I spent most of the evening being treated for burns, which were excruciating. I was eventually released from the hospital with a neck brace and was told to rest for the near future. When I returned home that night, rest was the last thing on my mind. How could this happen to me? I worked day and night for that car, and now it sat crushed and burnt to rubble in an impound lot because of someone else’s mistake. I felt like I had just been robbed of everything I worked for. More importantly, I had been robbed of peace of mind as a new driver.

We came to find out that the driver of the at-fault vehicle was drinking on the night of the accident and tried to assign fault to me. Law enforcement quickly dismissed their lies as they investigated and determined that the driver’s story couldn’t be true, based on the sequence of lights at the scene.
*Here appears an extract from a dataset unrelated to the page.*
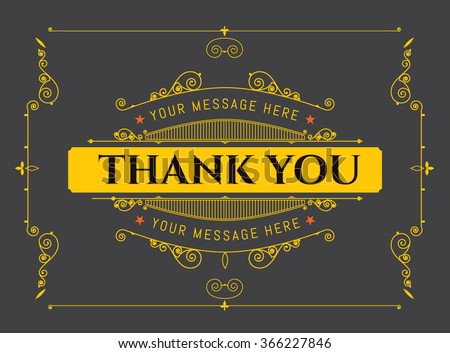 Thank you - vector typography. Thank you - vector retro design, graphic style. Thank you - graphic signboard in vintage style. Vintage ornament greeting card vector template - stock vector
What can never be forgotten is the mental anguish and the scars of going through a traumatic event such as this, and it took months before I even thought about driving again. I still feel uneasy when passing by the street of the accident.
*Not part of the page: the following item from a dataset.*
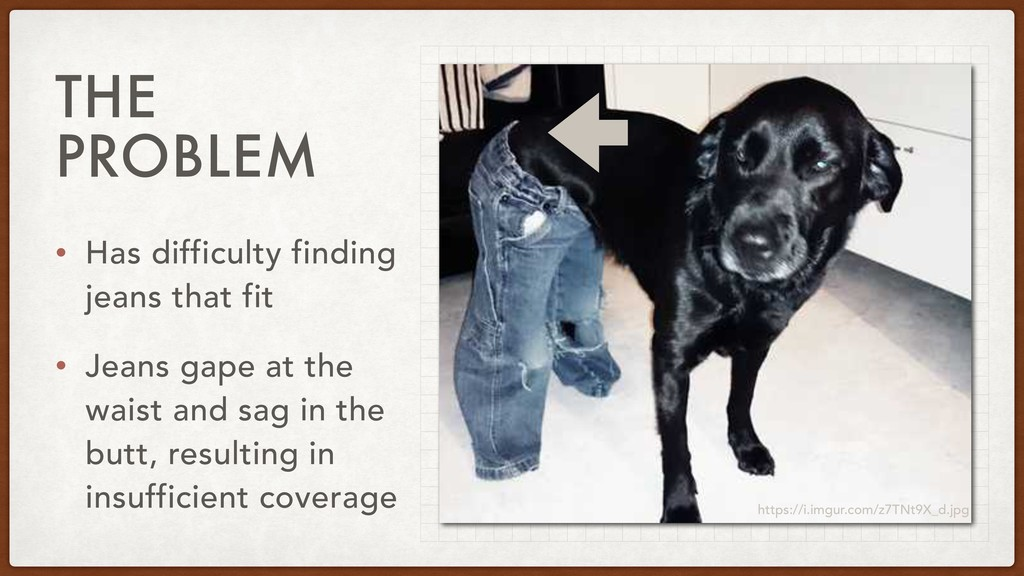 THE PROBLEM • Has difficulty finding jeans that...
Once I started driving again, I learned how important safe and sober driving truly is. Even the smallest bit of impairment creates a risk to other drivers. This woman had nearly taken my life at just 17 years old. Not only was she drinking, but she tried to assign fault to a teenager who was on their way home from work. Safe driving is the most important defense we can have as young adults, especially when accident rates are at an all-time high. Texting, eating, and talking on the phone, are all simple things that get overlooked when we’re driving but can contribute to a potentially deadly situation. The woman who hit me was leaving a wedding and had a few drinks but didn’t think of the consequences of those drinks until it was too late. We must be aware of the things that consume our attention and our sobriety when we’re driving because nothing is more important than our attention on the road. The scars and mental imagery from the accident will never go away. It’s still a struggle to drive to the scene of that accident. I always wonder what could have been if the driver had just taken the time to pay her attention to the road instead of those few, stupid drinks.